— Page extract —
In another related document, also stamped secret, Kartal
wrote on October 10, 2019 that his office had received intelligence from an
affiliated institution numbered V about critics of the Erdoğan government in
Greece. The Roman numeral V is a code for the Turkish Foreign Ministry. The
second document with the intelligence note was apparently sent by the Turkish
Embassy in Athens. The Foreign Ministry shared the document with the Security
General Directorate as well as other relevant government agencies in Ankara.
The code V was also used for the Turkish Foreign Ministry in
another secret document dispatched from the Turkish Embassy in Tbilisi. In that
document, it was revealed that officials assigned to embassies under the title
of counselor and attaché for Interior Affairs have officially been instructed
by the Erdoğan government to conduct spying operations in Georgia and other
countries.
The four-page intelligence note filed by the Turkish Embassy
in Athens includes the names of 69 Turks including spouses and children who
live in Greece. The note incorporates information on criminal procedures that
were initiated against them on fabricated charges in Turkey. The postscript
shows that the letter was shared with the Interpol/Europol section of the
Turkish police department as well.
The second document exposes how the Turkish government has
been using diplomats and consular officers assigned to work in Greece as
undercover agents to spy and collect information in the host nation’s territory
in a blatant violation of the relevant Vienna Conventions.
The immunities and privileges of diplomats and consular
staff are governed by international conventions. Diplomats enjoying the
privileges and immunities described in the Vienna Convention on Diplomatic
Relations are under a duty to respect the laws and regulations of the receiving
state and to avoid interfering in its internal affairs as detailed in Article
41. Similarly, consular staff are granted limited privileges and immunities by
the Vienna Convention on Consular Affairs, but host state authorities can start
investigations and prosecute any of the personnel if they perpetrate crimes
inside or outside the consulate premises according to Article 43 of the
convention.

— Data records —
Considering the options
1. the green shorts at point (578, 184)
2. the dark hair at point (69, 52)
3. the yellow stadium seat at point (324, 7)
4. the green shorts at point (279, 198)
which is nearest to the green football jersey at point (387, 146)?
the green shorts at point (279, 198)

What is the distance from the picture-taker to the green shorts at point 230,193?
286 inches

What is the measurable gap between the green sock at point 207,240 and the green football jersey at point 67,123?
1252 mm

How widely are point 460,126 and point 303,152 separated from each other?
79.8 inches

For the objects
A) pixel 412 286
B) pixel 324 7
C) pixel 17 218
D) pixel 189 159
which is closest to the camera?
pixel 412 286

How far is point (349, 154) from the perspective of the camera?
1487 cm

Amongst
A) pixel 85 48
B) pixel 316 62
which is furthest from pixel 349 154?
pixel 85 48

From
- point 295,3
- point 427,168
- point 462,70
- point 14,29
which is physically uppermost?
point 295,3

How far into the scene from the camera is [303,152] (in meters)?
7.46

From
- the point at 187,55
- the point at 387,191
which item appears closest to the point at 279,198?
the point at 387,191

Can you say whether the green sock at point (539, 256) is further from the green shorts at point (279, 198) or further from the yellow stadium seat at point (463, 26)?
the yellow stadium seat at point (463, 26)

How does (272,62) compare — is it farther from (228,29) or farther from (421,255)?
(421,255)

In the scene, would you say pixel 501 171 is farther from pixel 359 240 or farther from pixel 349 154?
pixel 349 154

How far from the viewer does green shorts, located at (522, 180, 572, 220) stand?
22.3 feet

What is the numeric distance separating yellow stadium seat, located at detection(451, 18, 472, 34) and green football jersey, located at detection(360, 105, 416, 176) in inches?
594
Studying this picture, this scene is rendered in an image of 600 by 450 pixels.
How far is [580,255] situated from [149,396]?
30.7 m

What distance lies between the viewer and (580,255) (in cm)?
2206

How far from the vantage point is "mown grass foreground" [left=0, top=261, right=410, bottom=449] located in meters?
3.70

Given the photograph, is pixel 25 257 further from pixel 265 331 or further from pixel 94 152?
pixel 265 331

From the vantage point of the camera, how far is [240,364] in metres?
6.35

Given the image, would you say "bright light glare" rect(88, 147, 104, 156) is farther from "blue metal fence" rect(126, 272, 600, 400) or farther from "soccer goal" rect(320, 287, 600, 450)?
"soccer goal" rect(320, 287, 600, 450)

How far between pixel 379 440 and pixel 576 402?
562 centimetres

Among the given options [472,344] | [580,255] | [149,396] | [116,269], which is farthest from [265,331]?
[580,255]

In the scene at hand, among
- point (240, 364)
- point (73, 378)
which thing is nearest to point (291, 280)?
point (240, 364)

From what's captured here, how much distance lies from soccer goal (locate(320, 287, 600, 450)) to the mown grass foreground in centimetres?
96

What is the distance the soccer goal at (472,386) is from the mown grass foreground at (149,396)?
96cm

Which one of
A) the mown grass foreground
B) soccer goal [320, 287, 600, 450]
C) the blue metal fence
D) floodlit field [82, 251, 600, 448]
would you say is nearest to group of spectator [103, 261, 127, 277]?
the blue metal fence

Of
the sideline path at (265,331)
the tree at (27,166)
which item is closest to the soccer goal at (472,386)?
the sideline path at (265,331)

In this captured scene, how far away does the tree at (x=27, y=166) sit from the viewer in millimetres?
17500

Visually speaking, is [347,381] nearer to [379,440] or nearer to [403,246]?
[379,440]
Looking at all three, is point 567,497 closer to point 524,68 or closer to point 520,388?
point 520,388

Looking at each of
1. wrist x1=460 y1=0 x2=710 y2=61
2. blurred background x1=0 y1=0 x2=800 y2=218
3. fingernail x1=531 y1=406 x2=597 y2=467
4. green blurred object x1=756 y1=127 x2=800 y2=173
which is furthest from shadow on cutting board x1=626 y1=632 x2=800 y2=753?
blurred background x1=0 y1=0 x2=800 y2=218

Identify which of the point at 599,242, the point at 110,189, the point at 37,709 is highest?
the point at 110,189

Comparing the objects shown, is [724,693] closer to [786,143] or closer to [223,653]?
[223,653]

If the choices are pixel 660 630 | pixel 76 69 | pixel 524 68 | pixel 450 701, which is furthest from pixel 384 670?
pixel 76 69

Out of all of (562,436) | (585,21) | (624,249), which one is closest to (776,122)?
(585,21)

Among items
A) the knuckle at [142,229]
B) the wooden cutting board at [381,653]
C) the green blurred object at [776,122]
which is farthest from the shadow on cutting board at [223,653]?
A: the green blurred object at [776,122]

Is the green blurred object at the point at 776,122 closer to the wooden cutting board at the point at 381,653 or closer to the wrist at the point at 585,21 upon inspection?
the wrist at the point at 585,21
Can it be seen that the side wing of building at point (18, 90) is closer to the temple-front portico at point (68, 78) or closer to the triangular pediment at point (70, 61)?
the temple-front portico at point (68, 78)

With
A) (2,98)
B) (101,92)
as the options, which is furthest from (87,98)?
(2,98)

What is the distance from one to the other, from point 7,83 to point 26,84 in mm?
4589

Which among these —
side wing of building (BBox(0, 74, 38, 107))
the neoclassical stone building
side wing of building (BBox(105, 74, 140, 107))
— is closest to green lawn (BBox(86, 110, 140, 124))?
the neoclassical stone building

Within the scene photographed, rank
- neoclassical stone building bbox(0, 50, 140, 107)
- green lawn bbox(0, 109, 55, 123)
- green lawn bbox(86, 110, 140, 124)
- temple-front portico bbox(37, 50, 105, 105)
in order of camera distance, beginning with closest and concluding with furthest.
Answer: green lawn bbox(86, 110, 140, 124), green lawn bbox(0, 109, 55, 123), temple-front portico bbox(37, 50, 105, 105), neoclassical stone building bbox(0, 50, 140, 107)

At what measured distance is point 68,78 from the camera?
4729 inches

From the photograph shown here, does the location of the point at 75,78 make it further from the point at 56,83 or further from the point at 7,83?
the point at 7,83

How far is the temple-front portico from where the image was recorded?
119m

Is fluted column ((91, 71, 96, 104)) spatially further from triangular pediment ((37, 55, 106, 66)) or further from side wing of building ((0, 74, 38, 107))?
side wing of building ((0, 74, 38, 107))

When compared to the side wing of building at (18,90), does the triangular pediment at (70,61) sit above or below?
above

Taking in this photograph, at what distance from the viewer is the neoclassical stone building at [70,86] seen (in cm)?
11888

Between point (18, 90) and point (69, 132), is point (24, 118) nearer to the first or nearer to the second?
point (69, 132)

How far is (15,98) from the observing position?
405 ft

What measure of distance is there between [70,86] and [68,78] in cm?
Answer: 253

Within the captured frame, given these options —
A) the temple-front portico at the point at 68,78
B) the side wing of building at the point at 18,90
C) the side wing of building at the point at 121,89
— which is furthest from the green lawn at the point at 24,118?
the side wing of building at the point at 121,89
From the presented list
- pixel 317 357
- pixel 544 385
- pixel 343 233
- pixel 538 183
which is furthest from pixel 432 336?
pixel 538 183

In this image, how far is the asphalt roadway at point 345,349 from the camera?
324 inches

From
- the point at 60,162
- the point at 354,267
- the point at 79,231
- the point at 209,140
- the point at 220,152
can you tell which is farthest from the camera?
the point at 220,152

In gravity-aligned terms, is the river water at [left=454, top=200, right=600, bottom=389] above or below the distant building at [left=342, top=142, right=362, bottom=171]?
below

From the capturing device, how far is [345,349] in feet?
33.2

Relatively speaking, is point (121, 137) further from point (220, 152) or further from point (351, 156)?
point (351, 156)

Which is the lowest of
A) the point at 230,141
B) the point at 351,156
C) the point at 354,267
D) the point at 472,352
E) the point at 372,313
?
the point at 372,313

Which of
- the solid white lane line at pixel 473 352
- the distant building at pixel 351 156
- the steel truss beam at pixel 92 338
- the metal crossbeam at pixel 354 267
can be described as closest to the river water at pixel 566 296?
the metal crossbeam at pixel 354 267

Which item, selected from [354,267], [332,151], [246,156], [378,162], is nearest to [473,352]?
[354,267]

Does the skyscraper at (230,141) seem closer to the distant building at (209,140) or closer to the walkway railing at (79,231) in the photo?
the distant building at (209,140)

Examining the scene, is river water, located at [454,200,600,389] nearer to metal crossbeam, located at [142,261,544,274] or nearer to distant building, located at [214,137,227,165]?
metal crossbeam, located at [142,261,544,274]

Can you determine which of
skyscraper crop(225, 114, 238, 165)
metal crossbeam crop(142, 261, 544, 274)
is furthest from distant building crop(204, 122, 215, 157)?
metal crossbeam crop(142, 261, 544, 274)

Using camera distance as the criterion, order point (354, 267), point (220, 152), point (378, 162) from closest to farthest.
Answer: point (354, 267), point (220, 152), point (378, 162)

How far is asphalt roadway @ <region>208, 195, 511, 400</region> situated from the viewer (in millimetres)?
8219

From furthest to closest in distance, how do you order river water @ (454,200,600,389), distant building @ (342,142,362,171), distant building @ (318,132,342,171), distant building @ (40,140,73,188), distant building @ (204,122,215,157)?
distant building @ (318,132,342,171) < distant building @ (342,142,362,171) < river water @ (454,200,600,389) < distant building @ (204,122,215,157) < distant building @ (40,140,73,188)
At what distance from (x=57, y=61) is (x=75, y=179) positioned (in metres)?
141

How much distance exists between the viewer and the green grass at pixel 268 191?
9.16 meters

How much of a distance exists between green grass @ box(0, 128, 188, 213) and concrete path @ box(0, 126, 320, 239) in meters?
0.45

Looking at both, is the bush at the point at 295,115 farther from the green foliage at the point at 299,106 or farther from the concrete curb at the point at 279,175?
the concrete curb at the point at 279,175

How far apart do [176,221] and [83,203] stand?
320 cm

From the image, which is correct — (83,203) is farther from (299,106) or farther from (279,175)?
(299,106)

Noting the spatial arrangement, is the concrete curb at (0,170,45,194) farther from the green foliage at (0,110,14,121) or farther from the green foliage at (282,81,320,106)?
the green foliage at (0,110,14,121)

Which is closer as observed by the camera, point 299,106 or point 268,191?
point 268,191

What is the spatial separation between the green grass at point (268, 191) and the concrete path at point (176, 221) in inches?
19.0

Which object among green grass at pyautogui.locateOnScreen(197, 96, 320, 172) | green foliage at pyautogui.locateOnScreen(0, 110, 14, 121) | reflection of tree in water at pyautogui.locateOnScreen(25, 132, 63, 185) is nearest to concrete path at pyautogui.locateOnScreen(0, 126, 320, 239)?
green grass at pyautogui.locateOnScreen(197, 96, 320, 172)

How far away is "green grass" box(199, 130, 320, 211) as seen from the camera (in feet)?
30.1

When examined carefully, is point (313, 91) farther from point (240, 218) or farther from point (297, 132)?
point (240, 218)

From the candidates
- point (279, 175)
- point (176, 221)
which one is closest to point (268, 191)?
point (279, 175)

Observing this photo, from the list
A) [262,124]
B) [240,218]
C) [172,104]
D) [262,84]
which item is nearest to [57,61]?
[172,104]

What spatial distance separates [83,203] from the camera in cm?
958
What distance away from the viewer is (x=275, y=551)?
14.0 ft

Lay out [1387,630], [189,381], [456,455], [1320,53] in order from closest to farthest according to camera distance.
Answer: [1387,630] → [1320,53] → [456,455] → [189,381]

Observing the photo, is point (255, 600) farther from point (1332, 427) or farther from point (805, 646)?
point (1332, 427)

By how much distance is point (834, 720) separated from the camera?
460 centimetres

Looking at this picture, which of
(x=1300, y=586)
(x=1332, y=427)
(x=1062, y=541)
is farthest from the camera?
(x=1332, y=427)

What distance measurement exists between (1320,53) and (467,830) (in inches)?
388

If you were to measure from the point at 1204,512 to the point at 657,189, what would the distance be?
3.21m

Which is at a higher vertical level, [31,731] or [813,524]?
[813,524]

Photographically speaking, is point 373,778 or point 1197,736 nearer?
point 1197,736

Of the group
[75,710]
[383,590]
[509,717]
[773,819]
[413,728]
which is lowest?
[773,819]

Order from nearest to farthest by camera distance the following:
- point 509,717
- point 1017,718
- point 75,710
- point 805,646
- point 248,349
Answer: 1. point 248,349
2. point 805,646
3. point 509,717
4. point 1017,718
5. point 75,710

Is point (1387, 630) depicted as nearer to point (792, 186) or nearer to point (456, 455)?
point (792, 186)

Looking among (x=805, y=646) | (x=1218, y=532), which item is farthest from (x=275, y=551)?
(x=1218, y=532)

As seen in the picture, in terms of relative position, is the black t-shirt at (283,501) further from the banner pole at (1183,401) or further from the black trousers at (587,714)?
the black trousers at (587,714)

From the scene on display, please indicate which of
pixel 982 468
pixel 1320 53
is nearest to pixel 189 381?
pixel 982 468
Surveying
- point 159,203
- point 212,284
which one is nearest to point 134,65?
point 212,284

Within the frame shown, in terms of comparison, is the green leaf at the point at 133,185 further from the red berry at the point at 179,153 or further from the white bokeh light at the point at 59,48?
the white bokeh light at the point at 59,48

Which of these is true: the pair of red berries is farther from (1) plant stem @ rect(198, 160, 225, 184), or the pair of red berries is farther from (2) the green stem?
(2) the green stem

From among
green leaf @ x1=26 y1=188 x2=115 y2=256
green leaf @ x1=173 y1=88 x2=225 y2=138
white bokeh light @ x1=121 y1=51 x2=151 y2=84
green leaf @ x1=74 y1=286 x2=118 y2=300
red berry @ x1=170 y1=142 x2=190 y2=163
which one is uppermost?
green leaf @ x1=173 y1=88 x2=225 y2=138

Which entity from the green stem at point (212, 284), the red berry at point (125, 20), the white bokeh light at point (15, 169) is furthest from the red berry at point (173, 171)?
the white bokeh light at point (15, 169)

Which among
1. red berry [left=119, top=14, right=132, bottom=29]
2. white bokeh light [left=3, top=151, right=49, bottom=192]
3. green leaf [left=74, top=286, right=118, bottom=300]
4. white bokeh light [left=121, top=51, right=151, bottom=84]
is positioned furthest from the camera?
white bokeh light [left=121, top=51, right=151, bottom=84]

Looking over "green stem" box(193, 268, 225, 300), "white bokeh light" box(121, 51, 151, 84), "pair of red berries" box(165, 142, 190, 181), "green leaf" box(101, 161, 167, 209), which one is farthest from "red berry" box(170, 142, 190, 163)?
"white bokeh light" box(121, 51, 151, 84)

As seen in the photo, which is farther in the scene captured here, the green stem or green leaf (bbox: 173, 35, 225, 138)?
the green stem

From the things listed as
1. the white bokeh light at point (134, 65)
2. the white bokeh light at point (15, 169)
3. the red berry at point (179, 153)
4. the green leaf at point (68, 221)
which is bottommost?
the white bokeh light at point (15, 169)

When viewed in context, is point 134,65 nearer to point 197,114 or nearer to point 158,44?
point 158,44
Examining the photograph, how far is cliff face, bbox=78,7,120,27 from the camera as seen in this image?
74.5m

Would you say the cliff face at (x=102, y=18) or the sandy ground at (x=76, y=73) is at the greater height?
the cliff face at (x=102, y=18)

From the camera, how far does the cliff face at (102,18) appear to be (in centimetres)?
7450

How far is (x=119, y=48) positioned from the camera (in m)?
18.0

— Work request —
According to the article on Turkish embassy documents, how many Turks living in Greece are named in the four-page intelligence note filed by the Turkish Embassy in Athens? Answer from the article alone, not the records.

— Solution for this task —
69 Turks, including spouses and children.